As well as finding out how executives would spend money improving technology, the survey also tapped into their opinions regarding the overall state of the American healthcare system and beliefs on what, if any, impact healthcare-reform legislation will have on their facilities.

Among the 440 participants surveyed, the majority expressed concern that reform could negatively impact hospital margins and quality of care, while 74% believe the US healthcare system is in a "state of crisis". Only 4% of healthcare executives however, strongly disagreed with this statement.

"In the coming months, corporate America will likely see more movement from hospital executives adopting technologies to improve bottom line and patient experience."

However, amid this overwhelming concern for the current health of the US healthcare system, only half of the executives agree or strongly agree that reforms would help, with nearly half of respondents believing healthcare-reform legislation would have a negative impact on care in their facilities.

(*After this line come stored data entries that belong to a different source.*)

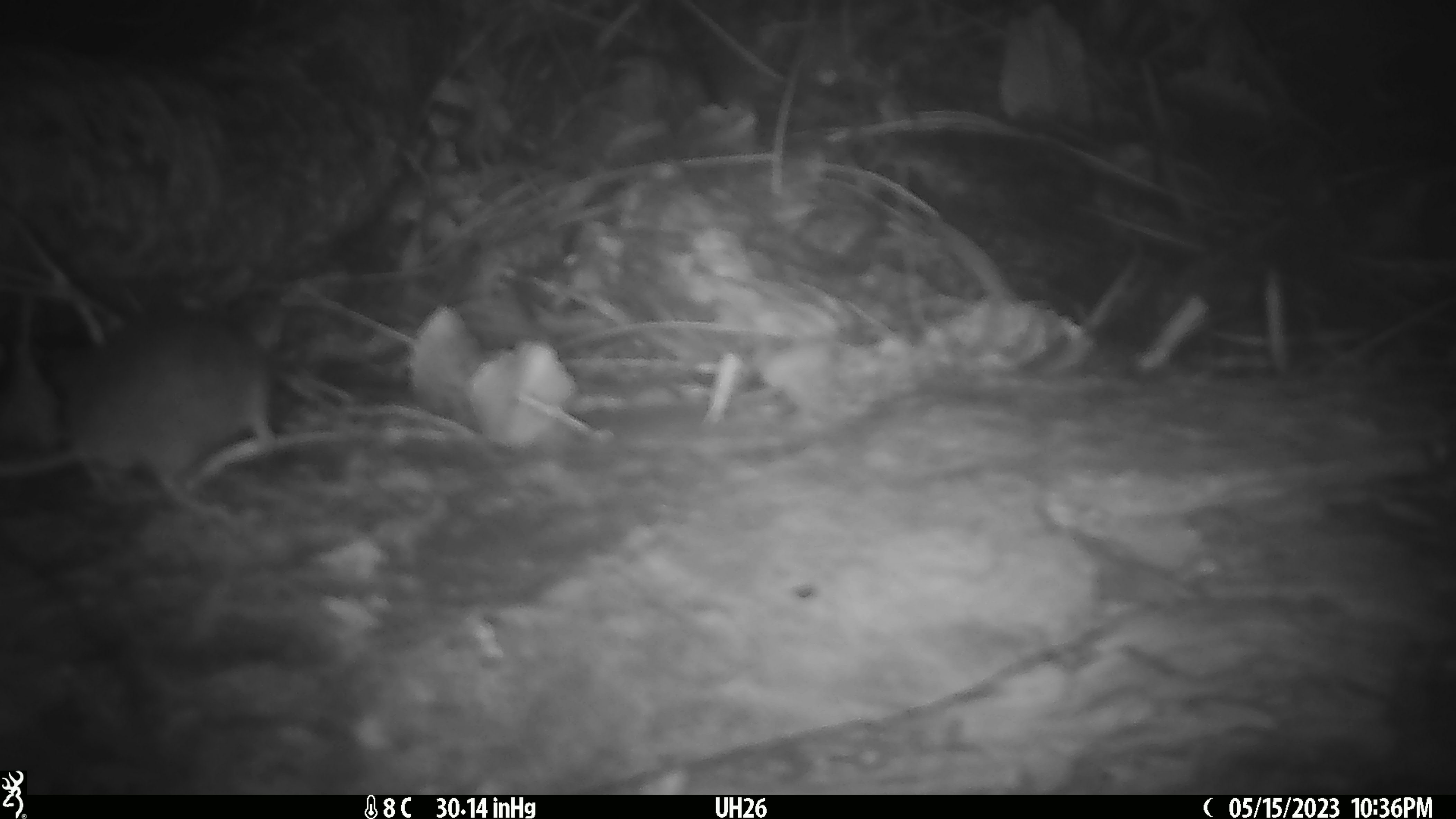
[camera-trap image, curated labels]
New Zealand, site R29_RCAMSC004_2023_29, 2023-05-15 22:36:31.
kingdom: Animalia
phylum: Chordata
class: Mammalia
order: Rodentia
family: Muridae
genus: Mus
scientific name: Mus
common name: mouse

When asked what they thought would happen to the quality of care if healthcare reform legislation passes, nearly half responded to say that they think it will get worse, 30% think it will stay about the same, and 12% think it will get better. Moreover, 61% of respondents believe that if healthcare reform with a public option passes, their hospitals' profit margins will decrease.

A positive outlook

The US healthcare system is certainly not immune to the economic challenges facing corporate America. In fact, in many ways it has been hit even harder, but in the coming months, it will likely see more movement from hospital executives to adopt technologies, such as hospital-operating systems, as a way of improving bottom line and the overall patient experience.

It is good news that despite the challenging economic environment, most hospitals plan to increase IT budgets in 2010.

In an era where healthcare facilities are closely monitoring spending, an increase in IT budgets, if focused on solutions to deliver improved patient throughput and productivity, will have a positive impact on the healthcare industry.

The continuing debate on healthcare-reform legislation demonstrates the wide range of opinions on how best to control healthcare costs and improve access while advancing patient safety and quality.